Hello everyone,
I am trying to find a way to use the start and end information that is stored inside a relationship.
What I'm trying to solve is the following:
My data has duplicates and I'm trying to create Master relationship between these nodes.
MATCH (p1:PERSON)-[r1:HAS_INTID]->(i1:INTID)
MATCH (p2:PERSON)-[r2:HAS_INTID]->(i2:INTID)
WHERE i1.name = i2.name AND p1.overall > p2.overall
CREATE (p1)-[:MASTER_OF]->(p2)
"Overall" here is a score of data completeness. If the row has 5 columns and all 5 are filled, it would have a score of 1. If 4 out of 5 is filled, the score will be 0.80.
So what I do is find the nodes that have matching names and the (Person) node with higher overall, will be the Master record.
My issue is with nodes where they have matching names and equal overall score. I will get a bidirectional MASTER_OF relationship (p1 to p2 | p2 to p1 | p1 to p1 | p2 to p2). I obviously want a one direction going from (p1 to p2) only.
When I investigated the r1 relationship I noticed that there is data about the start and end as you can see in the picture below.

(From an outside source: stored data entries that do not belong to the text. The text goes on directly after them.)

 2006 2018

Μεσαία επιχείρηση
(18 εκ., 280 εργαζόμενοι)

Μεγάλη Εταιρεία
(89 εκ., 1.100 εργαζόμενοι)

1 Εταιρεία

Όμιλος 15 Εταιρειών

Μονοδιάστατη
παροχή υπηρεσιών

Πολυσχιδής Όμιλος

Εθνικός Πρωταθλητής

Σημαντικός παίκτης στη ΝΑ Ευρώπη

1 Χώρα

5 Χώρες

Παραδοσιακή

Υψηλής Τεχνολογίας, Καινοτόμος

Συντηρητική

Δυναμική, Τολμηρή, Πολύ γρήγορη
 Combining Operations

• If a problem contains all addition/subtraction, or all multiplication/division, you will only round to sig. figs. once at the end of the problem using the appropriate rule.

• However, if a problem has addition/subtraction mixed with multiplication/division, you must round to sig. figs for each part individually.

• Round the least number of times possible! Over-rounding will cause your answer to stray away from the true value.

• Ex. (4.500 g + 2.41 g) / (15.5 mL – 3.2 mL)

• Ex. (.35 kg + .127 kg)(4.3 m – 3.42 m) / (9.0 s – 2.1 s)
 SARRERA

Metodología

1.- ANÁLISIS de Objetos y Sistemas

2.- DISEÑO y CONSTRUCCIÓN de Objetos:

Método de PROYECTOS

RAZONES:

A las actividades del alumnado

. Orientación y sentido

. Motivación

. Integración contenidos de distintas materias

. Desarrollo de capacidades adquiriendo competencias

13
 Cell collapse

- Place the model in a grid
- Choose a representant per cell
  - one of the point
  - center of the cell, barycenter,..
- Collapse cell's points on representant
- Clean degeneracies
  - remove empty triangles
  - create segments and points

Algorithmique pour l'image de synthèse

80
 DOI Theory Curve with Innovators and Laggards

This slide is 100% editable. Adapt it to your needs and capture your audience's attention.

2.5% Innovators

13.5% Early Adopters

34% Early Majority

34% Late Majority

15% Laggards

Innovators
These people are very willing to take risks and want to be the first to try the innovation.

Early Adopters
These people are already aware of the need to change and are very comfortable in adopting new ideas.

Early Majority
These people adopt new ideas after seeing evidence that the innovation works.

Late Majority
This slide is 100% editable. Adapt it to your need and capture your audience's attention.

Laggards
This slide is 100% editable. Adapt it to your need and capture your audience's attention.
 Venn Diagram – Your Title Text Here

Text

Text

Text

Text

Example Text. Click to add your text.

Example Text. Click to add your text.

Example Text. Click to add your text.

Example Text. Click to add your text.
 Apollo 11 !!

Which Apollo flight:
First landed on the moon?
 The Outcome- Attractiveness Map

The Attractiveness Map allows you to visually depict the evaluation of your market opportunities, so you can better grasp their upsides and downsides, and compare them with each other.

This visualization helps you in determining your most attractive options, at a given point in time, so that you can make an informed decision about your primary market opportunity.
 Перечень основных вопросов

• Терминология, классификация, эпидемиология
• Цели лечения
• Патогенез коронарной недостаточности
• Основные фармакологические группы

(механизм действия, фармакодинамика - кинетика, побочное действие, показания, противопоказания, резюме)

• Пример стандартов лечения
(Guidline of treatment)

What I had in mind is writing a cypher code with the following logic:
MATCH (p1:PERSON)-[r1:HAS_INTID]->(i1:INTID)
MATCH (p2:PERSON)-[r2:HAS_INTID]->(i2:INTID)
WHERE i1.name = i2.name AND p1.overall = p2.overall AND r1.start > r2.start
CREATE (p1)-[:MASTER_OF]->(p2)
In this case I'd be able to create a relationship that connects p1 to p2 only.
I am using Neo4j Sandbox in my example running Version: 4.3.9.